Brian Moyer: Thank you very much.
Pennington: Just to get the conversation started, give us a real quick overview of what it is your agency does?
Moyer: Sure, so BEA is a federal agency made up entirely of career civil servants whose work is to produce official statistics on the US economy. So we have about 500 economists, statisticians, and accountants on staff at BEA. If you look at our formal strategic plan, our mission is to promote a better understanding of the US economy by providing the most timely, relevant and accurate economic data in an objective and cost-effective manner. Most of the folks that think about BEA associate with our flagship product as you mentioned a moment ago, Gross Domestic Product or GDP but you know we're a lot more than just GDP. So if you want to know how the broad economy is performing, we can tell you that. But if you want to know how a particular state or a metro area is doing, we can also tell you that. There is also lot of information we provide at the sector level so if you want to know how manufacturing or finance or retail trade is performing, we can tell you that too. Finally, I mentioned that we have a whole suite of international statistics. So if you want to know how the US is faring on the global stage we have lots of information to answer all those questions as well. And these are just a few examples of the hundreds of millions of data points BEA produces each year.

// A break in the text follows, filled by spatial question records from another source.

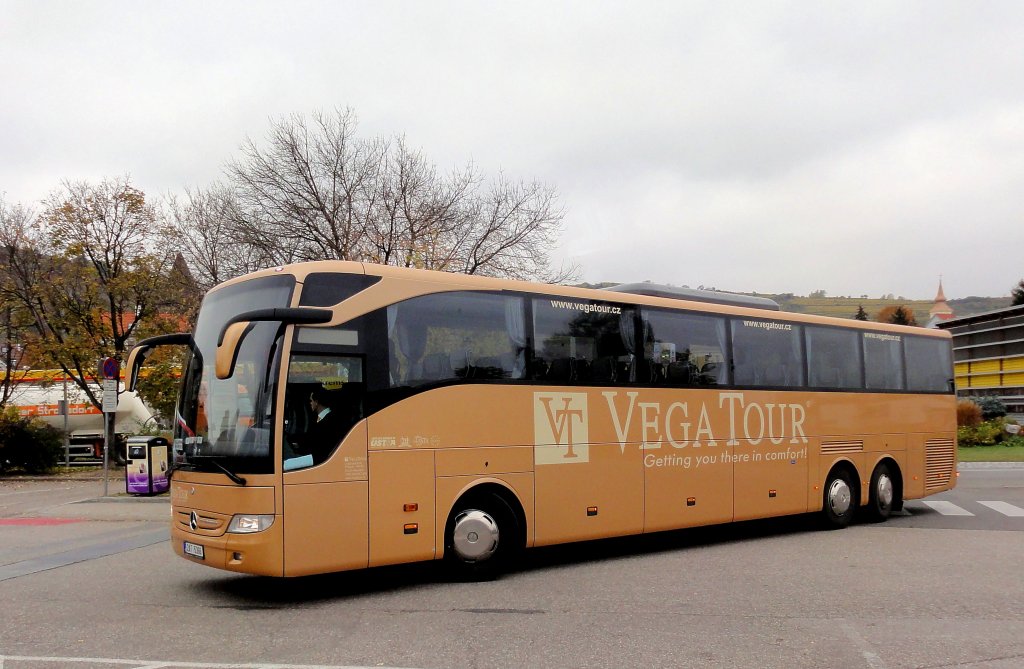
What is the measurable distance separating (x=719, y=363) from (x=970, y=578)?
13.6ft

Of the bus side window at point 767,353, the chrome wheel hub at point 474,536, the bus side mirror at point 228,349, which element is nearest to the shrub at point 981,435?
the bus side window at point 767,353

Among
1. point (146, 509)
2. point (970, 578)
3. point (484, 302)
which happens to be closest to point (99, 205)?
point (146, 509)

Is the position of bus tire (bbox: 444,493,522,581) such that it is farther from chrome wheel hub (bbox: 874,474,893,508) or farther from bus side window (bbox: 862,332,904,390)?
chrome wheel hub (bbox: 874,474,893,508)

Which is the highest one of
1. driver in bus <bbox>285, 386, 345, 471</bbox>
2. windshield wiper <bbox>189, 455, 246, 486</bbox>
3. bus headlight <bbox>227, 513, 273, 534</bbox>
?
driver in bus <bbox>285, 386, 345, 471</bbox>

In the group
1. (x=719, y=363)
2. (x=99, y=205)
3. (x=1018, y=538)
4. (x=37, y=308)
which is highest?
(x=99, y=205)

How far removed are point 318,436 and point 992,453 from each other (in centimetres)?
2696

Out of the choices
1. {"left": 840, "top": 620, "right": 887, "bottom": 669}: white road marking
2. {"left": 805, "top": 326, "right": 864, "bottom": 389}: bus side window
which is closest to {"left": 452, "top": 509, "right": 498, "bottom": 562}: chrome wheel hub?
{"left": 840, "top": 620, "right": 887, "bottom": 669}: white road marking

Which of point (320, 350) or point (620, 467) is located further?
point (620, 467)

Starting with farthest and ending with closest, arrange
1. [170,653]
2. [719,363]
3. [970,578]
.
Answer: [719,363]
[970,578]
[170,653]

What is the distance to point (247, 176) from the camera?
96.9 ft

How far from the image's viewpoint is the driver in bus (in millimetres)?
8385

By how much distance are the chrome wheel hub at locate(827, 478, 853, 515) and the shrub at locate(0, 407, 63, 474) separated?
24.5 m

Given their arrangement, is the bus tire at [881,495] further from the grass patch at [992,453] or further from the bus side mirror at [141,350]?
the grass patch at [992,453]

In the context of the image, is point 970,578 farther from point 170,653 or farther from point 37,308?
point 37,308
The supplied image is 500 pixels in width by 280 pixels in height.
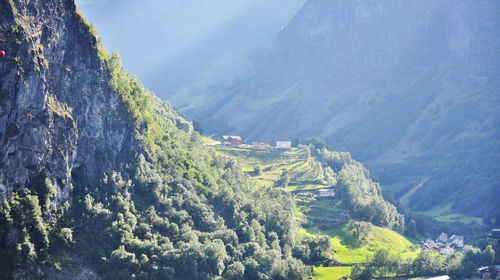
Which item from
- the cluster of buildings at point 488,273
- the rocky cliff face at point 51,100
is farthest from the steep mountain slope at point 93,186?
the cluster of buildings at point 488,273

John Bailer: That leads to a really natural follow-up question. What exactly is the Gross Domestic Product?
Moyer: Well I guess the question here is how wonkish do you want me to be in answering this question?
Bailer: Well you know... so people talk about things like you hear about the Gross National Product, then you hear about Gross Domestic Product and you hear about other kinds of indicators. So could you give us the high-level view of what is such an index and why is it an important index for us to consider as a nation?
Moyer: Yeah absolutely. So the official formula for GDP is consumer spending plus business investment plus government spending plus net exports, which is the difference between exports and imports. But another way of thinking about this or another way of putting this is that GDP is the broadest measure of economic activity for the US economy. It's the total value of goods and services from machinery to manicures produced within the United States during a given period. Now GDP reflects the value of production solely within the US borders. GNP or Gross National Product as you mentioned a moment ago, reflects the value of production by US residents within US borders and the production from operations abroad. Now you know, we actually produce both GDP and GNP here at BEA. GDP is BEA's primary or so-called featured measure of economic output. But prior to 1991, GNP was the primary measure. So you know you might ask why the change in emphasis? Why did we switch featured measures? The rationale was that GDP was the more appropriate measure for better grasping what was happening specifically inside the United States. GDP is also the worldwide standard so we can make inter-country comparisons by using the measure of GDP.
Richard Campbell: I read over the recent press release on the economic impacts of art and culture in the US and first of all I want to compliment whoever wrote the lede to this press release, I'll just read it real quickly here.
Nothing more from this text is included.